Patients usually show no symptoms of gestational diabetes, thus necessitating universal screening for the condition between the 24th and 28th weeks of pregnancy.
The screening to determine the presence of gestational diabetes includes the patient drinking a sweet glucose solution, then having blood drawn to test sugar levels. If the findings are higher than normal, a follow-up test is performed after an overnight fast. A similar glucose solution is consumed in the morning and the blood is tested every hour in a three-hour period. If these measurements are found to be high at least twice in this three hour period then diabetes is present.
Gestational diabetes is essential to diagnose, as it poses significant risk to both child and mother. Most of these risks are directly related to the elevated levels of glucose in the blood, and their severity increases as the blood glucose concentration gets more extreme. The mother has a greater chance of developing high blood pressure and preeclampsia during pregnancy.

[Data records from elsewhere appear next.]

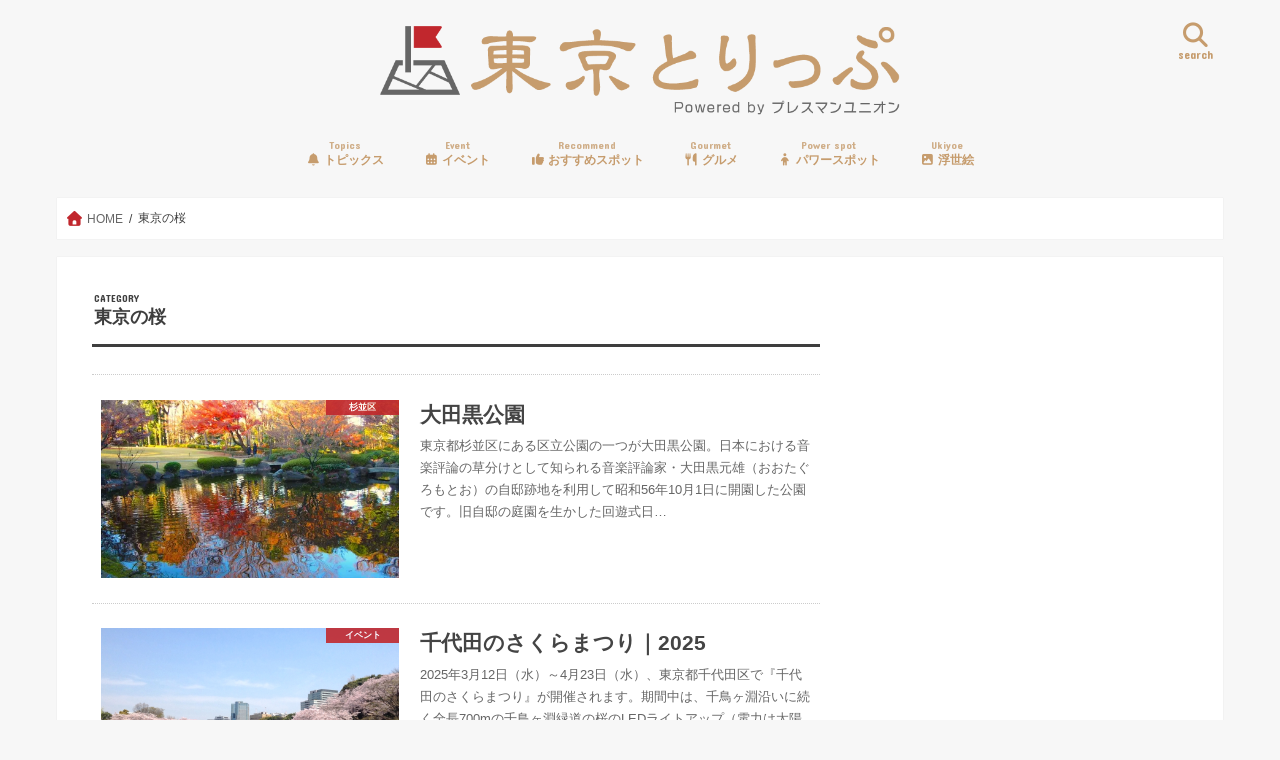

--- FILE ---
content_type: text/html; charset=utf-8
request_url: https://www.google.com/recaptcha/api2/aframe
body_size: 270
content:
<!DOCTYPE HTML><html><head><meta http-equiv="content-type" content="text/html; charset=UTF-8"></head><body><script nonce="pI2zHOZq7RwbZUBMCUyVLA">/** Anti-fraud and anti-abuse applications only. See google.com/recaptcha */ try{var clients={'sodar':'https://pagead2.googlesyndication.com/pagead/sodar?'};window.addEventListener("message",function(a){try{if(a.source===window.parent){var b=JSON.parse(a.data);var c=clients[b['id']];if(c){var d=document.createElement('img');d.src=c+b['params']+'&rc='+(localStorage.getItem("rc::a")?sessionStorage.getItem("rc::b"):"");window.document.body.appendChild(d);sessionStorage.setItem("rc::e",parseInt(sessionStorage.getItem("rc::e")||0)+1);localStorage.setItem("rc::h",'1769064912845');}}}catch(b){}});window.parent.postMessage("_grecaptcha_ready", "*");}catch(b){}</script></body></html>

--- FILE ---
content_type: text/css
request_url: https://tokyo-trip.org/wp-content/themes/jstork_custom/style.css
body_size: 169
content:
/*
Template: jstork
Theme Name: stork_custom
Theme URI:http://open-cage.com/stork/
*/

/* デバイス幅が768px以上の場合にカード型レイアウトを3カラムにする */
@media only screen and (min-width: 768px) {
 .post-list-card .post-list{
 width:31.333%;
 }
}

--- FILE ---
content_type: application/javascript
request_url: https://ad.jp.ap.valuecommerce.com/servlet/jsbanner?sid=3285807&pid=892476339
body_size: 944
content:
if(typeof(__vc_paramstr) === "undefined"){__vc_paramstr = "";}if(!__vc_paramstr && location.ancestorOrigins){__vc_dlist = location.ancestorOrigins;__vc_srcurl = "&_su="+encodeURIComponent(document.URL);__vc_dlarr = [];__vc_paramstr = "";for ( var i=0, l=__vc_dlist.length; l>i; i++ ) {__vc_dlarr.push(__vc_dlist[i]);}__vc_paramstr = "&_su="+encodeURIComponent(document.URL);if (__vc_dlarr.length){__vc_paramstr = __vc_paramstr + "&_dl=" + encodeURIComponent(__vc_dlarr.join(','));}}document.write("<A TARGET='_top' HREF='//ck.jp.ap.valuecommerce.com/servlet/referral?va=2797177&sid=3285807&pid=892476339&vcid=sxmUtH74H9eLUwDReKXaRT2w8K5YajhoarB2DscpC4HJRSzPBtJIuQM3NqA2xvsOqzQhbdTrvvk&vcpub=0.574398"+__vc_paramstr+"' rel='nofollow'><IMG BORDER=0 SRC='//i.imgvc.com/vc/images/00/2a/ae/79.png'></A>");

--- FILE ---
content_type: application/javascript
request_url: https://ad.jp.ap.valuecommerce.com/servlet/jsbanner?sid=3329194&pid=892483557
body_size: 943
content:
if(typeof(__vc_paramstr) === "undefined"){__vc_paramstr = "";}if(!__vc_paramstr && location.ancestorOrigins){__vc_dlist = location.ancestorOrigins;__vc_srcurl = "&_su="+encodeURIComponent(document.URL);__vc_dlarr = [];__vc_paramstr = "";for ( var i=0, l=__vc_dlist.length; l>i; i++ ) {__vc_dlarr.push(__vc_dlist[i]);}__vc_paramstr = "&_su="+encodeURIComponent(document.URL);if (__vc_dlarr.length){__vc_paramstr = __vc_paramstr + "&_dl=" + encodeURIComponent(__vc_dlarr.join(','));}}document.write("<A TARGET='_top' HREF='//ck.jp.ap.valuecommerce.com/servlet/referral?va=2877254&sid=3329194&pid=892483557&vcid=8o67xDItZhZsqKK-VMND04HbplBgn075fWmaaPqM6paAC2C5fhmfzyHX957cpiT8Q6wb6Ufd290&vcpub=0.575874"+__vc_paramstr+"' rel='nofollow'><IMG BORDER=0 SRC='//i.imgvc.com/vc/images/00/2b/e7/46.png'></A>");

--- FILE ---
content_type: application/javascript
request_url: https://ad.jp.ap.valuecommerce.com/servlet/jsbanner?sid=3329194&pid=892483556
body_size: 944
content:
if(typeof(__vc_paramstr) === "undefined"){__vc_paramstr = "";}if(!__vc_paramstr && location.ancestorOrigins){__vc_dlist = location.ancestorOrigins;__vc_srcurl = "&_su="+encodeURIComponent(document.URL);__vc_dlarr = [];__vc_paramstr = "";for ( var i=0, l=__vc_dlist.length; l>i; i++ ) {__vc_dlarr.push(__vc_dlist[i]);}__vc_paramstr = "&_su="+encodeURIComponent(document.URL);if (__vc_dlarr.length){__vc_paramstr = __vc_paramstr + "&_dl=" + encodeURIComponent(__vc_dlarr.join(','));}}document.write("<A TARGET='_top' HREF='//ck.jp.ap.valuecommerce.com/servlet/referral?va=2868302&sid=3329194&pid=892483556&vcid=jrvF1faOt17JTvbu6nPalDlsyhh59PdiFgaWazVx3xjVqpcQcqj_lxcvbS9NWz-tSBZo8aiht_8&vcpub=0.576931"+__vc_paramstr+"' rel='nofollow'><IMG BORDER=0 SRC='//i.imgvc.com/vc/images/00/2b/c4/4e.jpeg'></A>");

--- FILE ---
content_type: application/javascript
request_url: https://ad.jp.ap.valuecommerce.com/servlet/jsbanner?sid=3329194&pid=892483563
body_size: 941
content:
if(typeof(__vc_paramstr) === "undefined"){__vc_paramstr = "";}if(!__vc_paramstr && location.ancestorOrigins){__vc_dlist = location.ancestorOrigins;__vc_srcurl = "&_su="+encodeURIComponent(document.URL);__vc_dlarr = [];__vc_paramstr = "";for ( var i=0, l=__vc_dlist.length; l>i; i++ ) {__vc_dlarr.push(__vc_dlist[i]);}__vc_paramstr = "&_su="+encodeURIComponent(document.URL);if (__vc_dlarr.length){__vc_paramstr = __vc_paramstr + "&_dl=" + encodeURIComponent(__vc_dlarr.join(','));}}document.write("<A TARGET='_top' HREF='//ck.jp.ap.valuecommerce.com/servlet/referral?va=2902530&sid=3329194&pid=892483563&vcid=MqOeeS1ezYI1PNTu5vvSkUjBUT5V0Tv5u0h_uZdE8h0KebHSS9Kof93n_xAC0RMJXaLoXyESajo&vcpub=0.574295"+__vc_paramstr+"' rel='nofollow'><IMG BORDER=0 SRC='//i.imgvc.com/vc/images/00/2c/4a/02.jpeg'></A>");

--- FILE ---
content_type: application/javascript
request_url: https://ad.jp.ap.valuecommerce.com/servlet/jsbanner?sid=3329194&pid=892483559
body_size: 944
content:
if(typeof(__vc_paramstr) === "undefined"){__vc_paramstr = "";}if(!__vc_paramstr && location.ancestorOrigins){__vc_dlist = location.ancestorOrigins;__vc_srcurl = "&_su="+encodeURIComponent(document.URL);__vc_dlarr = [];__vc_paramstr = "";for ( var i=0, l=__vc_dlist.length; l>i; i++ ) {__vc_dlarr.push(__vc_dlist[i]);}__vc_paramstr = "&_su="+encodeURIComponent(document.URL);if (__vc_dlarr.length){__vc_paramstr = __vc_paramstr + "&_dl=" + encodeURIComponent(__vc_dlarr.join(','));}}document.write("<A TARGET='_top' HREF='//ck.jp.ap.valuecommerce.com/servlet/referral?va=2419428&sid=3329194&pid=892483559&vcid=gyGfHZ2yM2Hq2bk0OD6BniKuoxQE-MkUCZOLDntsgSRsEevNTjIEYLAljV-sUGMiAuFb3GnzPcQ&vcpub=0.574924"+__vc_paramstr+"' rel='nofollow'><IMG BORDER=0 SRC='//i.imgvc.com/vc/images/00/24/ea/e4.jpeg'></A>");

--- FILE ---
content_type: application/javascript
request_url: https://ad.jp.ap.valuecommerce.com/servlet/jsbanner?sid=3329194&pid=892476362
body_size: 943
content:
if(typeof(__vc_paramstr) === "undefined"){__vc_paramstr = "";}if(!__vc_paramstr && location.ancestorOrigins){__vc_dlist = location.ancestorOrigins;__vc_srcurl = "&_su="+encodeURIComponent(document.URL);__vc_dlarr = [];__vc_paramstr = "";for ( var i=0, l=__vc_dlist.length; l>i; i++ ) {__vc_dlarr.push(__vc_dlist[i]);}__vc_paramstr = "&_su="+encodeURIComponent(document.URL);if (__vc_dlarr.length){__vc_paramstr = __vc_paramstr + "&_dl=" + encodeURIComponent(__vc_dlarr.join(','));}}document.write("<A TARGET='_top' HREF='//ck.jp.ap.valuecommerce.com/servlet/referral?va=2311539&sid=3329194&pid=892476362&vcid=GkQBVxXck2_xanRxu4e7ilvjZokosYJ0nqDQdI8M1A7k1YFNQHZJmkEz2OgigE0P8ty30sV0sLw&vcpub=0.574843"+__vc_paramstr+"' rel='nofollow'><IMG BORDER=0 SRC='//i.imgvc.com/vc/images/00/23/45/73.gif'></A>");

The excess sugar can cause certain growth abnormalities in the baby such as macrosomia (very large baby). These abnormalities can increase the likelihood of needing a Cesarean section. Babies born to mothers with gestational diabetes have an increased risk for chemical imbalances (i.e. low blood calcium and magnesium), an abnormally high red blood cell count and hypoglycemia at birth. Babies born to mothers with gestational diabetes also face a higher risk of obesity and type 2 diabetes as they mature.
Treatment for gestational diabetes is primarily focused on reducing the inherent risks to both mother and child. The most common method is nutrition, exercise and glucose monitoring.
If these measures prove to be inadequate, then insulin therapy is added in conjunction with the nutrition and exercise plan. Each mother receives an individualized nutrition plan and education by our registered dietitian and frequent follow-up and nutrition exercise intervention during pregnancy. It is also recommended to follow-up after baby to provide the mother the best chance to reduce her diabetes risk. It is also important to note that breastfeeding has been linked to a reduced risk of diabetes in both mother and child.